- _Reading text_
****************************************

Prof. Dr. Dominique Schröder (Friedrich-Alexander-Universität Erlangen-Nürnberg)

Titel des Vortrags: "Adaptor Signatures in Practice"

In blockchain transactions, a significant cost is associated with executing transactions directly on the chain. To overcome this hurdle, the exploration of off-chain solutions has become imperative. However, a critical challenge emerges regarding the fairness of these off-chain transactions. Adaptor signatures mitigate this unfortunate fairness dilemma. Adaptor signatures extend the functionality of regular signatures by computing pre-signatures. A pre-signature can be considered a verifiably encrypted signature on a message m. This means that any party receiving a pre-signature and a message m can verify that this pre-signature encrypts a valid signature on the message. Anyone with an appropriate decryption key for the pre-signature can modify the pre-signature to obtain the "regular" signature. Furthermore, any party with knowledge of a pre-signature-signature pair can extract the encryption key used to compute the pre-signature. While this mechanism seems unspectacular initially, we show how to build atomic swaps, coin-mixing protocols, and payment channels using adaptor signatures.

Dominique Schröder is a full professor and holds the chair of Applied Cryptography at the Friedrich-Alexander-Universität (FAU) Erlangen-Nürnberg, Germany. Prior to joining FAU, Dominique was a tenured professor of computer science at Saarland University and a postdoctoral fellow at the University of Maryland. Dominique has published over 60 research papers in peer-reviewed venues and journals, many in the "leading first-tier venues" of IT security and cryptography. He has received several awards for his work, including the Feodor Lynen Award from the Humboldt Foundation and the Intel Early Career Award.

****************************************

- _Material shown_
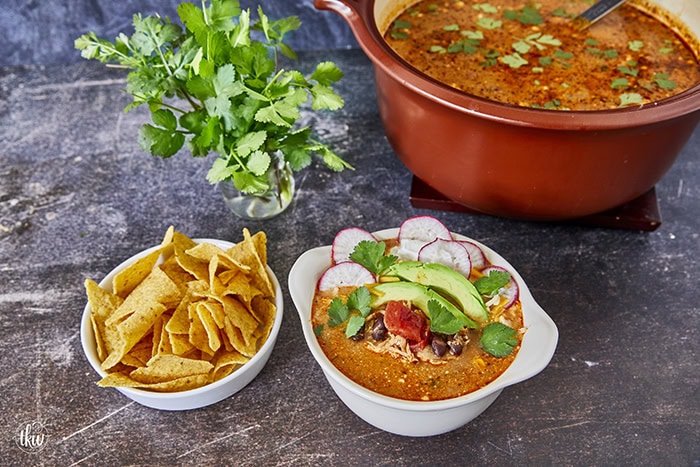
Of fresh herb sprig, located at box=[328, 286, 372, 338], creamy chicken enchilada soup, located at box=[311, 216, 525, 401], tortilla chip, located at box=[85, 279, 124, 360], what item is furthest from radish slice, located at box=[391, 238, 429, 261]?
tortilla chip, located at box=[85, 279, 124, 360]

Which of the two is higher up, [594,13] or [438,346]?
[594,13]

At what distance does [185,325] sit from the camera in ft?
3.57

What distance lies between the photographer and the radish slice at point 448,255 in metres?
1.12

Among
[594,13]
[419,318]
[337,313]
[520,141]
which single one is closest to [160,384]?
[337,313]

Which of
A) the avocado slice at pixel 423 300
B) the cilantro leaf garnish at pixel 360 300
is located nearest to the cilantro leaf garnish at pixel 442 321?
the avocado slice at pixel 423 300

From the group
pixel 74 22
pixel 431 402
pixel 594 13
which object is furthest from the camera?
pixel 74 22

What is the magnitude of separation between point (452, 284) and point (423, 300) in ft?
0.19

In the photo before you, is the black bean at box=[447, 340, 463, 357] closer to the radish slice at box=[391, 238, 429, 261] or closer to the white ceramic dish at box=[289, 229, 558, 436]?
the white ceramic dish at box=[289, 229, 558, 436]

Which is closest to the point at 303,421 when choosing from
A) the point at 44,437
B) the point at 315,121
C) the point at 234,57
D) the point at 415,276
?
the point at 415,276

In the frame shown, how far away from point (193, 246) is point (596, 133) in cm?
72

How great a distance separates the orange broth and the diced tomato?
44cm

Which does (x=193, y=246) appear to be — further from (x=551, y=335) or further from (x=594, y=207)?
(x=594, y=207)

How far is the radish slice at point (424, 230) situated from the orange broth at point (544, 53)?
0.26 m

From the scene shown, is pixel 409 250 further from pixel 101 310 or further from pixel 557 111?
pixel 101 310
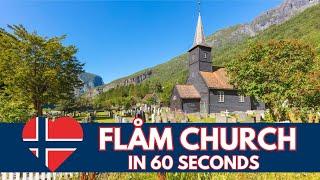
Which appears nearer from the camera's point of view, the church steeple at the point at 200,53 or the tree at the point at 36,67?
the tree at the point at 36,67

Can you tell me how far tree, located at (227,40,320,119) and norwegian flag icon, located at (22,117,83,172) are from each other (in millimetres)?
19744

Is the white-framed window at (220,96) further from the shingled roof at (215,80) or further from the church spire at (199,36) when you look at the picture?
the church spire at (199,36)

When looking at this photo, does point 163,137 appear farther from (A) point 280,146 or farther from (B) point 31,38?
(B) point 31,38

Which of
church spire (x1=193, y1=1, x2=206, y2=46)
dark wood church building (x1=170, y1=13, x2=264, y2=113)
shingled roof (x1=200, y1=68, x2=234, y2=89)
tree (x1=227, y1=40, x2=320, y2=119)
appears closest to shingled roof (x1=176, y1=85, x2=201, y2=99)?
dark wood church building (x1=170, y1=13, x2=264, y2=113)

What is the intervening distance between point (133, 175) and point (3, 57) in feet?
93.6

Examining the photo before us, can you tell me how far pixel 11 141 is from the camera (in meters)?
5.46

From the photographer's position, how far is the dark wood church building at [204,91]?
163 feet

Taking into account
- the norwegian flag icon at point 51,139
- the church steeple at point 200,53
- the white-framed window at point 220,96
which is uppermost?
the church steeple at point 200,53

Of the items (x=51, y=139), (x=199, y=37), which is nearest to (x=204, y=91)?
(x=199, y=37)

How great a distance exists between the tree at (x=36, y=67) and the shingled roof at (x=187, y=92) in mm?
20104

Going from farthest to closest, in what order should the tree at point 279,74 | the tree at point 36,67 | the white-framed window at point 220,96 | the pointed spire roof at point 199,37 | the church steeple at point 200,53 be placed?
1. the pointed spire roof at point 199,37
2. the church steeple at point 200,53
3. the white-framed window at point 220,96
4. the tree at point 36,67
5. the tree at point 279,74

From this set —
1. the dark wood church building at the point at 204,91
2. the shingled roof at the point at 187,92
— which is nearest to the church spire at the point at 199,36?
the dark wood church building at the point at 204,91

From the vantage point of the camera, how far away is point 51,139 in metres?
5.50

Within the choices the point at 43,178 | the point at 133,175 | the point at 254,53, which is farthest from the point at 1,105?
the point at 254,53
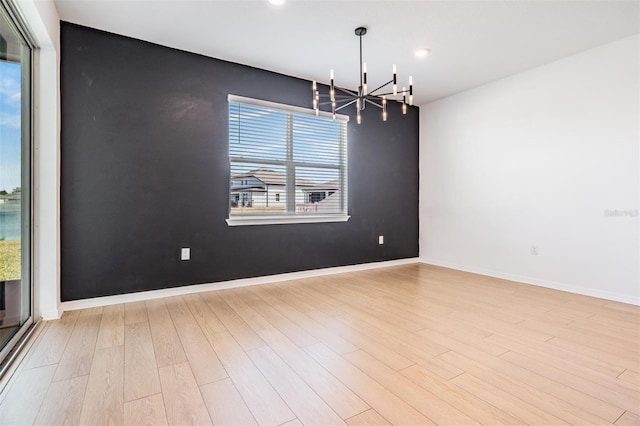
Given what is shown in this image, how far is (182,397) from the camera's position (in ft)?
5.18

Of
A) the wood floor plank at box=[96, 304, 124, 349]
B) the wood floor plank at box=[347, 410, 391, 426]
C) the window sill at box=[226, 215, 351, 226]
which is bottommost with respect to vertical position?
the wood floor plank at box=[347, 410, 391, 426]

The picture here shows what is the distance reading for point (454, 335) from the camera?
2346mm

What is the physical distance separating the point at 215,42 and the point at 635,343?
13.8 feet

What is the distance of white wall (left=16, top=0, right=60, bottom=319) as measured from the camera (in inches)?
101

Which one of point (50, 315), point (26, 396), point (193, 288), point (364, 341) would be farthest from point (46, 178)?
point (364, 341)

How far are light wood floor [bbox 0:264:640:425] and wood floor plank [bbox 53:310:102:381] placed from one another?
0.04ft

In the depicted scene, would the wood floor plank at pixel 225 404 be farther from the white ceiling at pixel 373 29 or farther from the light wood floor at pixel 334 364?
the white ceiling at pixel 373 29

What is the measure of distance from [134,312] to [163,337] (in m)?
0.72

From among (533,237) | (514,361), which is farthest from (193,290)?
(533,237)

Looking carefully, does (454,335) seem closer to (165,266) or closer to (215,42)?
(165,266)

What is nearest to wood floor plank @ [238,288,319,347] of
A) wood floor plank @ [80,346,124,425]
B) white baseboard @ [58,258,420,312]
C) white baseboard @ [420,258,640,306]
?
white baseboard @ [58,258,420,312]

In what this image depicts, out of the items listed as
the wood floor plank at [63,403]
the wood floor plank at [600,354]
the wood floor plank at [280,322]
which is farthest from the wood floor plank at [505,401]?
the wood floor plank at [63,403]

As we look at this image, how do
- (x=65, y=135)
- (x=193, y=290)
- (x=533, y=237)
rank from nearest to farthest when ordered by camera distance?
(x=65, y=135) → (x=193, y=290) → (x=533, y=237)

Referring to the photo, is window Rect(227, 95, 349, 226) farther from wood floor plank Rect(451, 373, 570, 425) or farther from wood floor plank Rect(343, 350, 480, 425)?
wood floor plank Rect(451, 373, 570, 425)
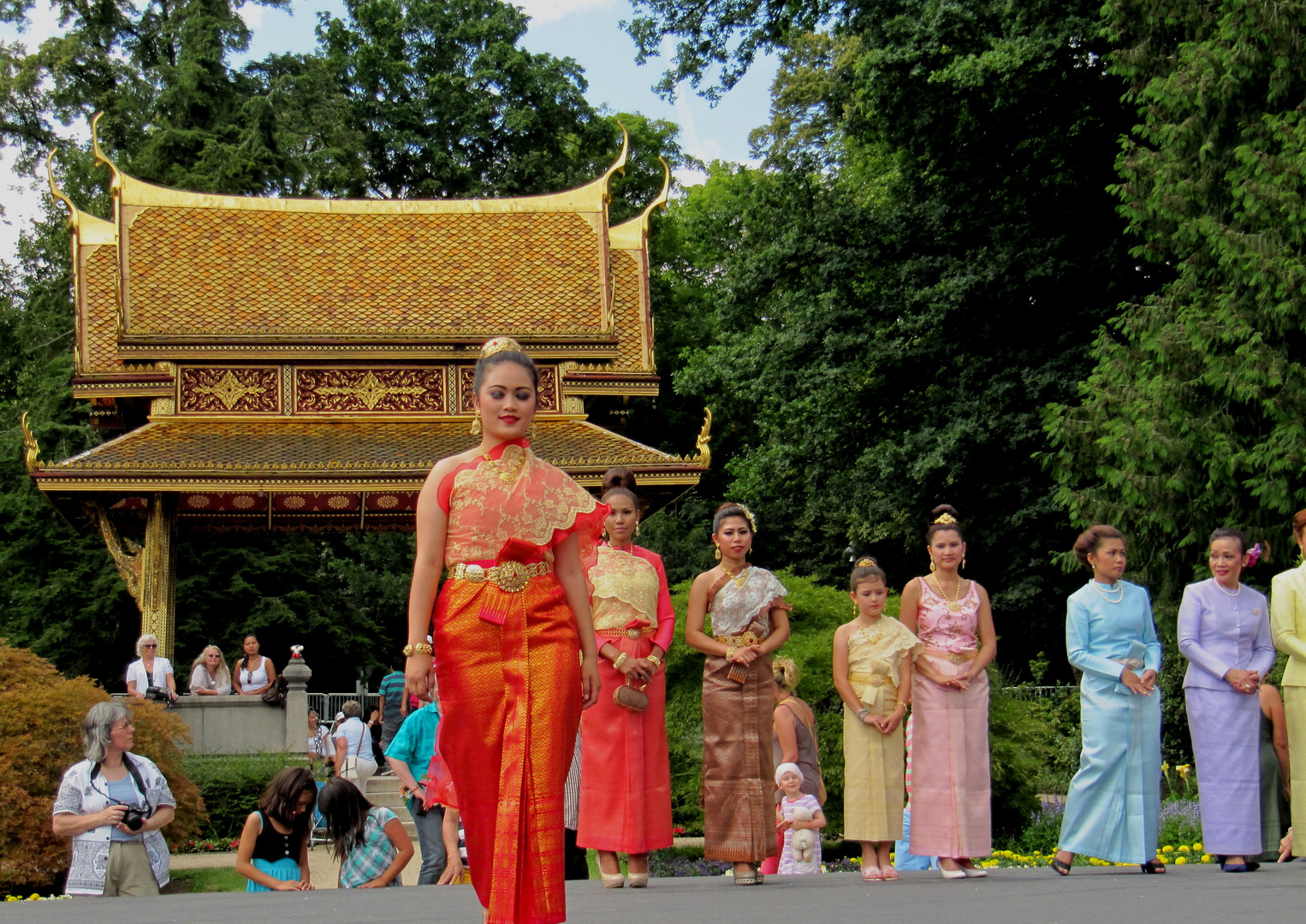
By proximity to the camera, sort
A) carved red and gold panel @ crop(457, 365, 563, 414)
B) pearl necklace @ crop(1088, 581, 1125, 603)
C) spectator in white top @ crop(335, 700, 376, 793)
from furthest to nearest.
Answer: carved red and gold panel @ crop(457, 365, 563, 414) → spectator in white top @ crop(335, 700, 376, 793) → pearl necklace @ crop(1088, 581, 1125, 603)

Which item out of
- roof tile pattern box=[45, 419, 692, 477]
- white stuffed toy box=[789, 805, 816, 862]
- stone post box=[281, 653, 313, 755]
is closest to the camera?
white stuffed toy box=[789, 805, 816, 862]

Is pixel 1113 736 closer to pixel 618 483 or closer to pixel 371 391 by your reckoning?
pixel 618 483

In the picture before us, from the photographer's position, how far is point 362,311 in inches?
886

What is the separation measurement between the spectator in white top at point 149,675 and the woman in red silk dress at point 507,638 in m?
12.7

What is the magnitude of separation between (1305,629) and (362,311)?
1645 centimetres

****************************************

- _Stated exercise A_
Answer the following questions using the talk announcement on adaptor signatures, giving one answer per line, each marked to match its question:
(i) What is the title of the talk?
(ii) What can any party with knowledge of a pre-signature-signature pair extract?
(iii) At which university was the speaker a tenured professor of computer science before joining FAU?
- _Stated exercise B_
Write the next part of the talk announcement on adaptor signatures, starting after its final sentence.

- _Exercise result A_
(i) "Adaptor Signatures in Practice"
(ii) The encryption key used to compute the pre-signature
(iii) Saarland University

- _Exercise result B_
Prof. Dr. Konrad Rieck (Technische Universität Berlin)

Titel des Vortrags: "When Papers Choose their Reviewers: Adversarial Machine Learning in Peer Review"

Academia is thriving like never before. Thousands of papers are submitted to conferences on hot research topics, such as artificial intelligence and computer vision. To handle this growth, systems for automatic paper-reviewer assignments are increasingly used during the reviewing process. These systems employ statistical topic models from machine learning to characterize the content of papers and automate their assignment to reviewers. In this talk, we explore the attack surface introduced by entrusting the matching of reviewers to machine-learning algorithms. In particular, we introduce an attack that modifies a given paper so that it selects its own reviewers. Technically, this attack builds on a novel optimization strategy that alternates between fooling the topic model and preserving the semantics of the document. In an empirical evaluation with a (simulated) conference, our attack successfully selects and removes reviewers, while the tampered papers remain plausible and often indistinguishable from innocuous submissions.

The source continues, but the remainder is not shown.